> [Directions]
**A)** The text on scientific teaching below names the media that ST's lessons may use. List each of them.
**B)** Continue the text on scientific teaching below, starting from its last sentence.

++++ Selected extract

The classroom model is expensive: a YouTube video can reach millions of people over many years, but a lecture reaches only a few dozen people, once. This has social consequences:

• In countries like the U.S., rich communities have better schools than poor ones. Rich people can afford high-end colleges and poor people can't. So the education system perpetuates social inequality.
• In poor countries, few people can afford much education at all, perpetuating poverty and inequality at a global level.

Finally, education is typically packed into ages 5-21 or so, and then it ends abruptly. We teach people before they know why it's relevant. By the time the teaching is relevant, much of it has been forgotten.

ST is intended to address these problems by a) making it feasible to learn a lot about a lot of things, b) making this affordable (ideally, free), and c) spreading the learning process across an individual's entire life.

Overview of scientific teaching

ST is based on three central ideas. First: for each concept to be taught, ST has lots (dozens or hundreds) of "lessons" that teach it in different ways. To teach the concept to a given student, ST uses the lesson that's most likely to be effective for that student.

Currently, a concept in the mainstream curriculum is typically covered in scores of textbooks, scores of YouTube videos, and tens of thousands of lectures (a few of them recorded). These "lessons" may differ in learning mode, medium, language level, assumptions about student interests, and so on. Some are terrible, some are great; some are great but only for a (possibly small) subset of students. But a student only sees one of them, and almost certainly not the optimal one.

Second: ST doesn'tt just teach a concept once; it refreshes it at intervals (months and years) in a way that efficiently moves it to the student's long-term memory.

Third: ST's teaching decisions (which lessons to show a student, when to refresh concepts) are based on empirical data rather than a priori assumptions. It records every student interaction in detail, in a central database: the number of seconds the student viewed a lesson, the results of each assessment, and so on. It analyzes this data, using multiple methods (principal component analysis, machine learning, etc.) to learn about each student and each lesson, with the goal of teaching efficiently and permanently.

To implement these ideas, ST involves several components. Each is discussed in more detail later; here's a top-level view:

• The set of concepts, ideas and facts to be taught is structured as a hierarchical, fine-grained "concept graph". Concepts can be related in several ways: given two concepts A and B, A may be a prerequisite to B, included in B, or an example of B.
• ST has an evolving set of "lessons": units of material that teach and/or assess the comprehension of a particular concept. There may be many lessons for a given concept. These lessons may differ in various ways; medium (text, video, web pages, VR), learning mode, choice of examples, and so on.
• For each student, ST maintains a) demographic and other explicit info; b) a detailed history of the student's interactions with lessons; c) data derived from analyses of these interactions, modeling various aspects of the student's learning traits and abilities.

++++++++
++++ Records supplied

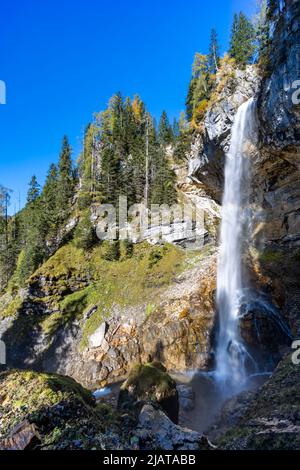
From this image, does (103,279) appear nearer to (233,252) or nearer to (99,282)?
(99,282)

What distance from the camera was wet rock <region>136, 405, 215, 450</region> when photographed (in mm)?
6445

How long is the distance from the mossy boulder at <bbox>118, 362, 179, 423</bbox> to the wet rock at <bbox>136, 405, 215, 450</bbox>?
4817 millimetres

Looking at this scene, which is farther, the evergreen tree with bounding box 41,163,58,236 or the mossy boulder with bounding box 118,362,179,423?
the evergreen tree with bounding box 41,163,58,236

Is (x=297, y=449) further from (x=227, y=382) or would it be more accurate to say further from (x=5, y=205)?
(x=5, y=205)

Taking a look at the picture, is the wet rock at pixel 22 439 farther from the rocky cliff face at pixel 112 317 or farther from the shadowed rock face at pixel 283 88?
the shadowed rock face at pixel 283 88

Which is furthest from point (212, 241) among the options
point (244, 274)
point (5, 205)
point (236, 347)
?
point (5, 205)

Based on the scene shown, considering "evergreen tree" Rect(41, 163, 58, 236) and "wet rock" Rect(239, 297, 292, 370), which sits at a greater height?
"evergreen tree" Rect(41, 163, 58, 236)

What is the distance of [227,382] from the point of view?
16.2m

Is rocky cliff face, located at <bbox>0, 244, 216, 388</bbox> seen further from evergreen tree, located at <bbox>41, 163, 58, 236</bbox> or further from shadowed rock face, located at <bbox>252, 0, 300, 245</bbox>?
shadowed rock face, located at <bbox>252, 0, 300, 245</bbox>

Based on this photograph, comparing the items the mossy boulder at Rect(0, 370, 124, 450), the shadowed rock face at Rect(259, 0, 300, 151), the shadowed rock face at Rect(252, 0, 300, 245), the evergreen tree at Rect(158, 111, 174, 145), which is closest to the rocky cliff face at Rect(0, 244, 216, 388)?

++++++++

> [Replies]
**A)** Text, video, web pages, VR

**B)**
• Students interact with ST in "sessions" that involve viewing sequences of lessons and other activities. Lessons are enclosed in a web-based "framing interface". A "teaching engine" decides what to show and when, based on student data, lesson data, and other factors.
• "ST authors" are people who develop and refine lessons. ST gives them an array of tools and information helping them do this.

Concepts

A "concept" represents a unit of information to be taught. Concepts can be broad (number theory) or narrow (the definition of primality).

Note: "concept" is not an ideal term for this, but I can't think of a better one.

Two concepts A and B can be related in several ways:

• A generalizes B: i.e., if you know A, you also know B.
• A is a prerequisite of B: in order to know B, you must first know A (or some concept that generalizes A).
• A is an example of B: knowing A can reinforce your knowledge of B.

Ideas generally have many levels; for example, the Fourier transform can be understood in terms of real functions, or complex functions, or Hilbert spaces, or many other higher-level mathematical ideas. In ST, each of these levels would be represented by a different concept, connected by including and possibly prerequisite.

If {B1...Bn} generalizes A, we say that {B1...Bn} is a decomposition of A. A concept with no decompositions is called "atomic". Atomic concepts should be narrow enough that they can be explained in a single lesson of a few (<~10) minutes.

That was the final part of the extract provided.